The infrastructure secondaries fundraising sector is currently experiencing a surge in activity, driven by several key factors. Prominent financial institutions are actively raising substantial capital for dedicated infrastructure secondaries funds. This growth isn't limited to fund managers; advisory firms are also expanding their teams in this field to meet the rising demand for expertise.

One significant driver behind this trend is the attractive pricing dynamics in the infrastructure secondaries market, offering LPs the potential for higher valuations when divesting their holdings. Additionally, the ongoing energy transition is influencing deal flow, as different buyers, each with distinct sustainability criteria, enter the market.

In conclusion, the infrastructure secondaries sector is poised for robust growth, with projections indicating significant expansion.
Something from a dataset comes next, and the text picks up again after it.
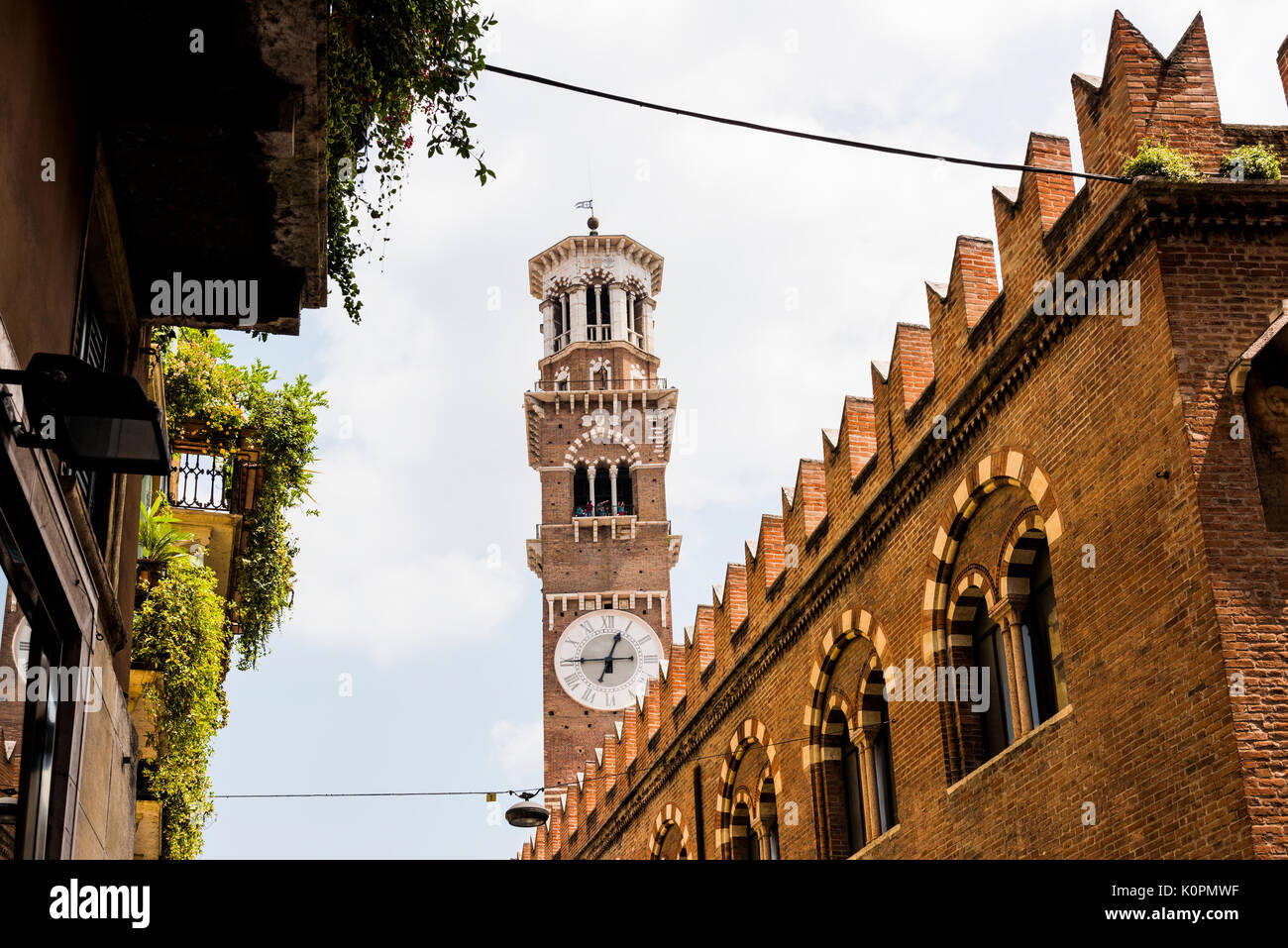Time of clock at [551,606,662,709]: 12:45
This favorable outlook is likely to encourage more financial institutions to explore opportunities in this burgeoning subsector in the coming years, making it an area worth monitoring closely for investors and industry observers alike.

All things considered, this is a subsector that appears set to grow. PJT’s prediction is that infra secondaries will more than double in volume to $30 billion by the end of this decade, while Macquarie estimates there will be between $50 billion and $67 billion of infrastructure secondaries assets under management by 2025. Expect more firms to launch dedicated vehicles in the years to come.